[DATASET EXCERPTS]
☆ ☆ ☆ ☆ ☆ ☆ ☆

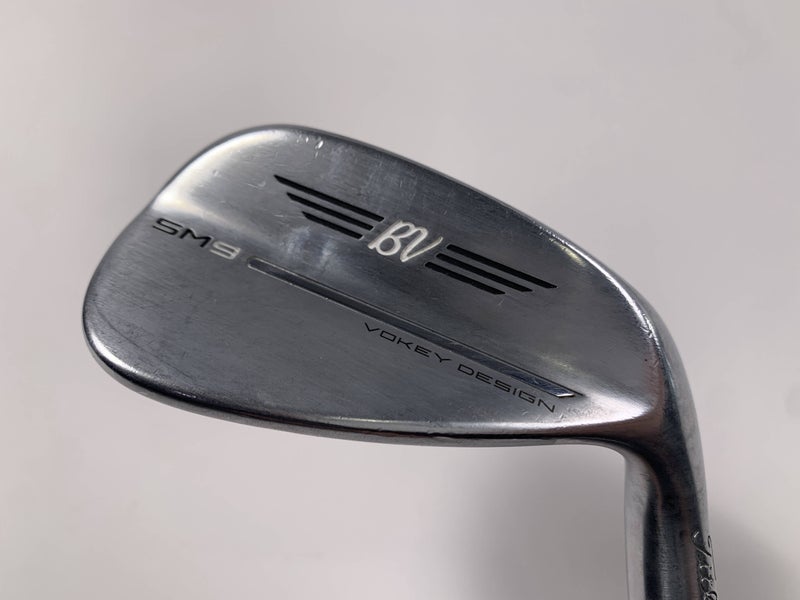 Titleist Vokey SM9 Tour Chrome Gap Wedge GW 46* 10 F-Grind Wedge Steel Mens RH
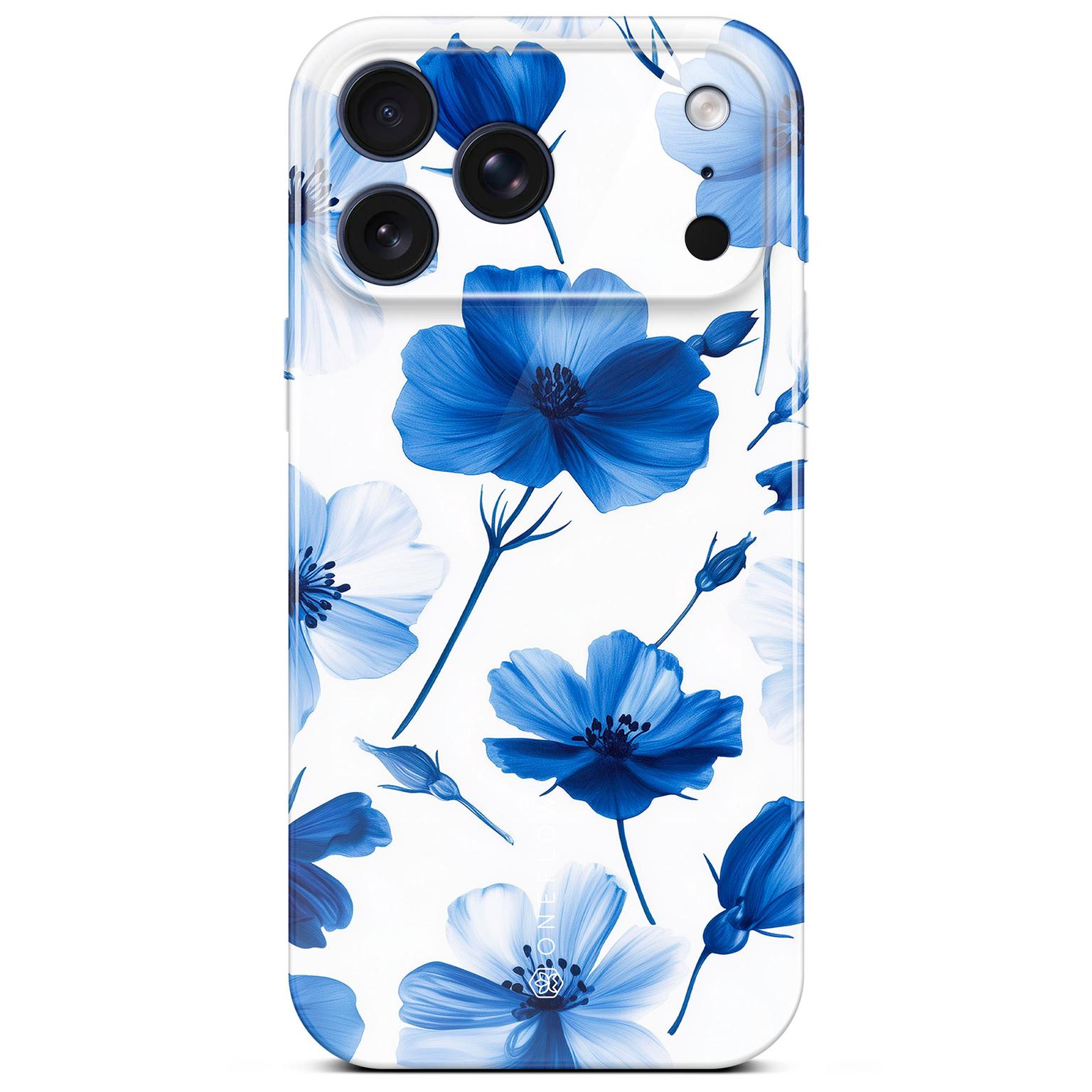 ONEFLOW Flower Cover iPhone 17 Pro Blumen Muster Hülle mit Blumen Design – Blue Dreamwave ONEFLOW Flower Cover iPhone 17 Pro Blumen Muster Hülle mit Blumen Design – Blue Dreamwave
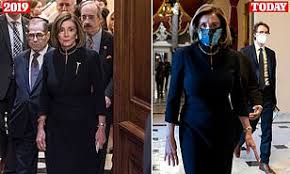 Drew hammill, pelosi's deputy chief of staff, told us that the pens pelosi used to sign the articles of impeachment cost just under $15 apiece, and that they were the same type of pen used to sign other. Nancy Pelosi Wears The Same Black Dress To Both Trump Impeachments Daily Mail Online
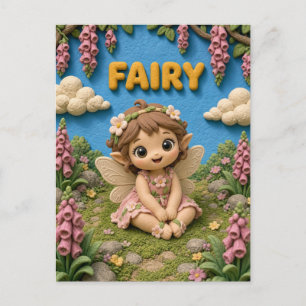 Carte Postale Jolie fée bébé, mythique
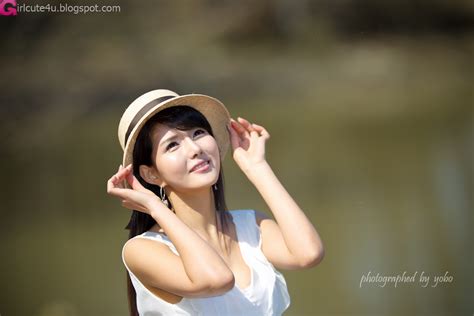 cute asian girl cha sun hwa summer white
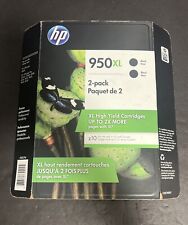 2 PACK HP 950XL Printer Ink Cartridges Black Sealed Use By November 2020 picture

☆ ☆ ☆ ☆ ☆ ☆ ☆

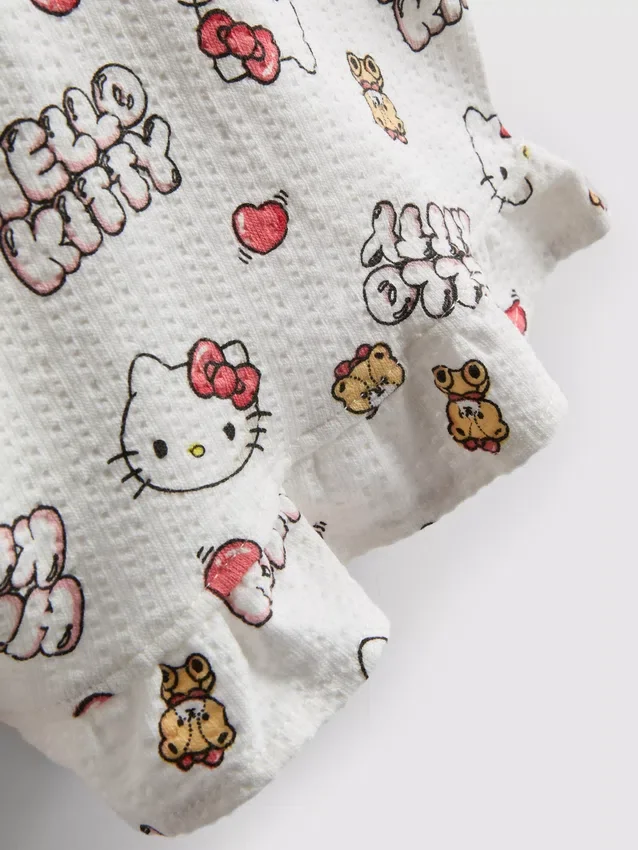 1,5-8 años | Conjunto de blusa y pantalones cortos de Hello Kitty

☆ ☆ ☆ ☆ ☆ ☆ ☆

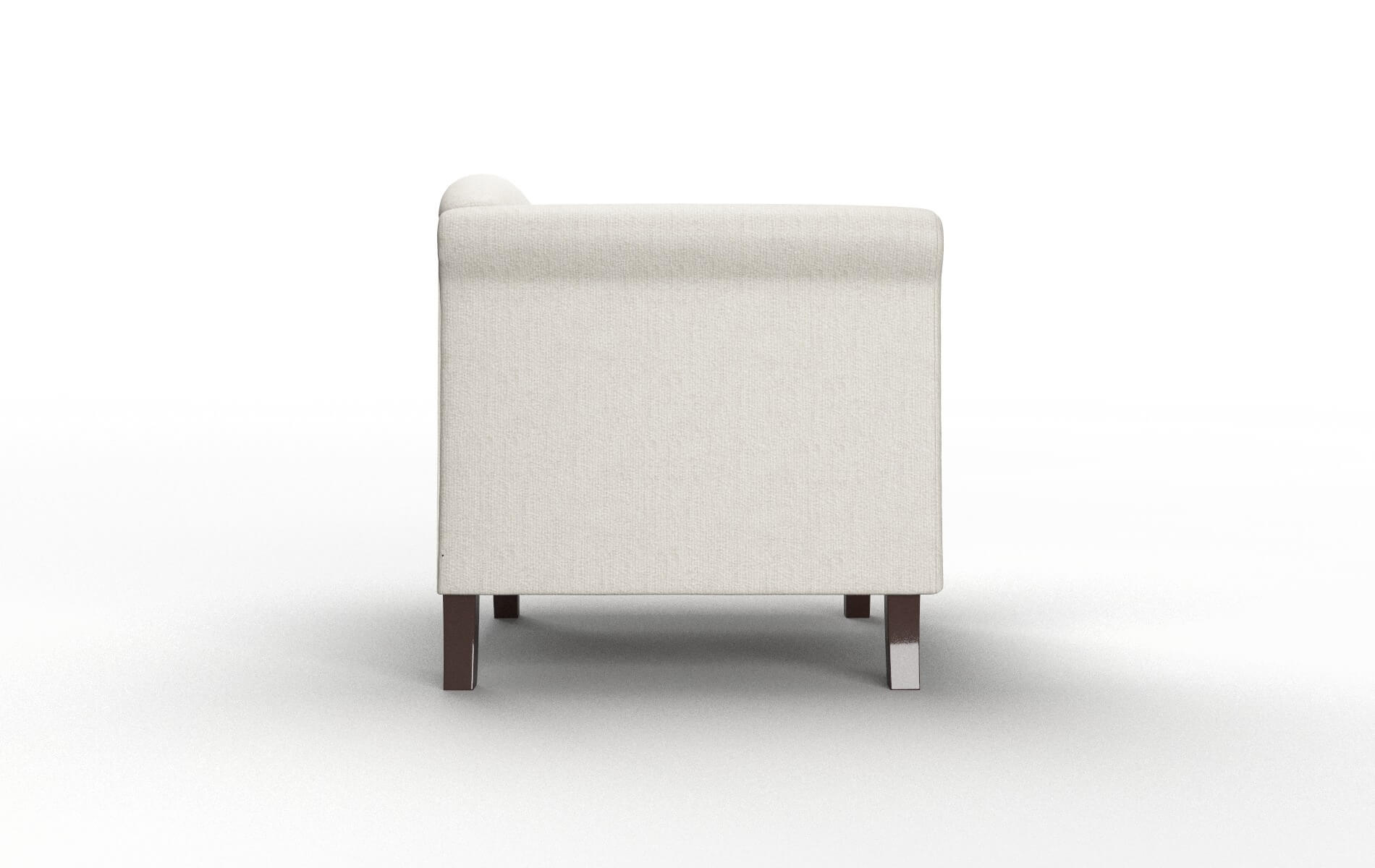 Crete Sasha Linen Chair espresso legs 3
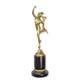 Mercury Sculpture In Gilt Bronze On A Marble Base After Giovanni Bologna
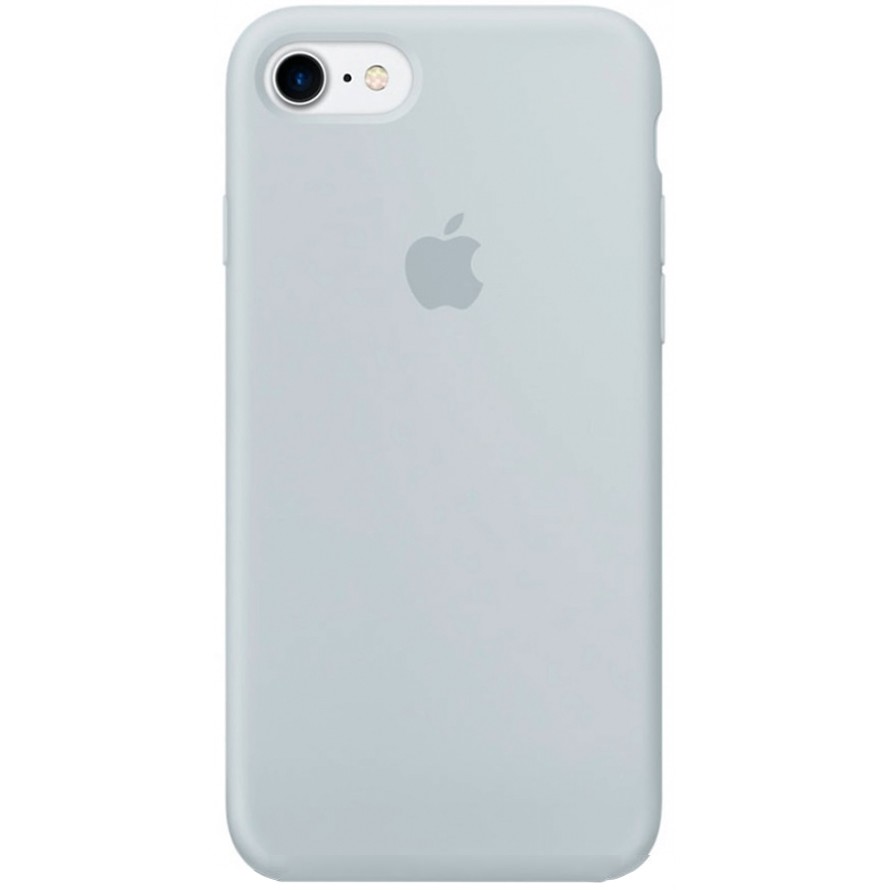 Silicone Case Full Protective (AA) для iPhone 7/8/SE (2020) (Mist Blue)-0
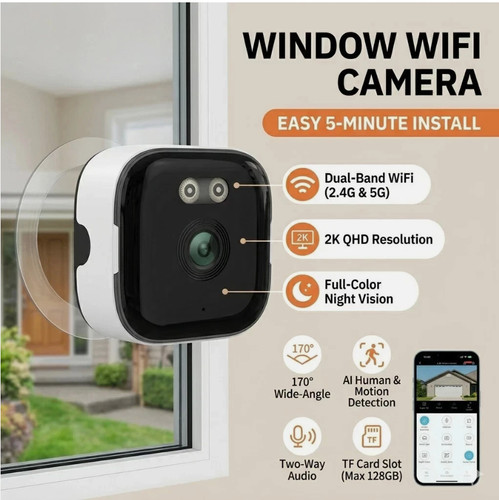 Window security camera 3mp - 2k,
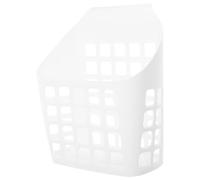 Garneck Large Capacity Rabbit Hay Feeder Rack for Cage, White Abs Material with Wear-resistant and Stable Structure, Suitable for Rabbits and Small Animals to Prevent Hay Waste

☆ ☆ ☆ ☆ ☆ ☆ ☆

[EXERCISE]
Copy out the records from the line with "Crete Sasha Linen Chair espresso legs 3" to the line with "Garneck Large Capacity", both lines included, keeping each one as it appears. Leave out the pictures.

[EXERCISE OUTPUT]
 Crete Sasha Linen Chair espresso legs 3
 Mercury Sculpture In Gilt Bronze On A Marble Base After Giovanni Bologna
 Silicone Case Full Protective (AA) для iPhone 7/8/SE (2020) (Mist Blue)-0
 Window security camera 3mp - 2k,
 Garneck Large Capacity Rabbit Hay Feeder Rack for Cage, White Abs Material with Wear-resistant and Stable Structure, Suitable for Rabbits and Small Animals to Prevent Hay Waste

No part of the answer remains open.